Seeing the pandemic forest for the epidemic trees

Handicapping national case numbers to reveal under-reporting is a good idea, but not without international context

(Originally published May 28 in “What in the World“) This week the New York Times takes a valiant stab at handicapping India’s official Covid infection rates and death numbers to account for the widespread problem of under-counting. The article helpfully identifies a new source of infection data, SeroTracker, which compiles results of surveys using blood tests to search for Covid antibodies. The Times then uses it to conclude that India’s infection is rate is likely at least 20 times higher than what’s being reported, while the death rate is likely at least five times higher.

There’s little doubt that India’s official counts miss many of those infected and who eventually die of Covid. And while some stop short of saying this is part of a willful effort to minimize the pandemic and the government’s failure to control it, they accuse the government of taking credit for case data that it knows underestimate the situation.

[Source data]

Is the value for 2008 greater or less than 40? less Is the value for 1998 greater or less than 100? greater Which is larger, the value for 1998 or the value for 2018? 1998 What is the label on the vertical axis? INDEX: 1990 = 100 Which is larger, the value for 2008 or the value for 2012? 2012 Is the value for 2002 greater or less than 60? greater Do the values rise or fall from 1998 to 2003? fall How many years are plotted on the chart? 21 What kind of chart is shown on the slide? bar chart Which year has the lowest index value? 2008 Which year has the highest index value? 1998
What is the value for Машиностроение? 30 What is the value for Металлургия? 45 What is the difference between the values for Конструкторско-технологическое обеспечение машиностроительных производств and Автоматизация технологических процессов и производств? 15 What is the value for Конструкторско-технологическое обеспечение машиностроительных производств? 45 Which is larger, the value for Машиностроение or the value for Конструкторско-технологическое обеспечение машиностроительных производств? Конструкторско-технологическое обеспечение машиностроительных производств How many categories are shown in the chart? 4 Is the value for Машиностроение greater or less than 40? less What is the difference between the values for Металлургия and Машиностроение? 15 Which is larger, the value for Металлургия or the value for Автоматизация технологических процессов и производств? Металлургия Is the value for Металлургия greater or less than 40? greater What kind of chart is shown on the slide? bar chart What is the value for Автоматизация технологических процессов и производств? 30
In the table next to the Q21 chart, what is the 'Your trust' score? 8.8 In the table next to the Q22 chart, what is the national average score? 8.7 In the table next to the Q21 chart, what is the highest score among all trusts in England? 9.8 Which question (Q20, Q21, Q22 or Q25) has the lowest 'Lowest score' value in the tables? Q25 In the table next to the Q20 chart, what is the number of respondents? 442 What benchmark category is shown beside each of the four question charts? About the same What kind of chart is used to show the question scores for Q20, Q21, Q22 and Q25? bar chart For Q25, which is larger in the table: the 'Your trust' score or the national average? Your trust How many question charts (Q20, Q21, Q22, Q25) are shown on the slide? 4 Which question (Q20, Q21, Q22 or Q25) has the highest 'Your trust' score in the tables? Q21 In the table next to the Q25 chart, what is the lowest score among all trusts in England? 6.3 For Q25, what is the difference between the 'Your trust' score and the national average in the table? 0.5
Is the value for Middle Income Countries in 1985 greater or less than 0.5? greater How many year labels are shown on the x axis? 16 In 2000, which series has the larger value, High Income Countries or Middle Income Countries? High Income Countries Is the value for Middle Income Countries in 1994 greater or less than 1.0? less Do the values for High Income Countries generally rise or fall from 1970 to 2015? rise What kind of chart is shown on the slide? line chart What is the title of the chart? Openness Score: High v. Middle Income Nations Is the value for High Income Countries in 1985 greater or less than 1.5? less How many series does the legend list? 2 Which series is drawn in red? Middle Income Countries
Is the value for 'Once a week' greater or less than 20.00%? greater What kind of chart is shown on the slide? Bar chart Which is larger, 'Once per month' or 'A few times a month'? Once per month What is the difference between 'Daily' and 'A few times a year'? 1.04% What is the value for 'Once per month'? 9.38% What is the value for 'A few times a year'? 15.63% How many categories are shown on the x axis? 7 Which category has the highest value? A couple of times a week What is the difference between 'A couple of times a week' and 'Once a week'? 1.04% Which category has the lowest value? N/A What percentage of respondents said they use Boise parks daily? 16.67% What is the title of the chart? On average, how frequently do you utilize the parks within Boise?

• [TASKS TO PERFORM]
1. Rewrite the paragraph of the article on India's Covid counts that begins "There's little doubt that India's official counts" as a short bulleted list that keeps its main facts.
2. Answer these questions from the article on India's Covid counts, one line each:
(a) According to the subtitle, handicapping national case numbers to reveal under-reporting is a good idea, but not without what?
(b) What does SeroTracker compile?
(c) By how much does the Times conclude India's death rate is likely higher than reported?
3. Continue the article on India's Covid counts from its final sentence.

• [ANSWERS FOR THE EXERCISE]
1.
- India's official counts very likely miss many people who are infected with Covid and many who eventually die of it.
- Some stop short of calling this a willful effort to minimize the pandemic and the government's failure to control it.
- They do accuse the government of taking credit for case data it knows underestimate the situation.

2.
(a) International context.
(b) Results of surveys that use blood tests to search for Covid antibodies.
(c) At least five times higher.

3.
The Times’ estimates, unfortunately, do little to clear things up. While using surveys of past infection are a good cross-check of tests for current infections—after all, we can only determine infections in people we bother to test—they’re only surveys and so aren’t conclusive. And the Times’ estimates rely on some assumptions that raise even more questions. The biggest problem is that the Times only applies this cross-check to India, while the problem of under-counting is a problem everywhere, whether or not governments do it on purpose or not.

First, a bit of a review on Covid testing. There are two ways to test for viral infection: a polymerase chain reaction (PCR) test, which determines the presence of a particular virus, and an antibody test, which tests for the presence of antibodies to that virus. In many ways, they test for the same thing: if a person is infected with a virus, the body produces antibodies against it, so the presence of antibodies is usually just as reliable an indicator of infection as a PCR test. And because testing for antibodies is usually cheaper and faster, it’s the standard go-to for determining infection. While the lab work behind PCR tests is more complicated, collecting samples involves merely swabbing a patient’s mucosa (usually the nasopharyngeal area). Antibody testing is more straightforward, and some tests require only saliva or an oral swab, but to be really reliable, antibody testing requires drawing blood.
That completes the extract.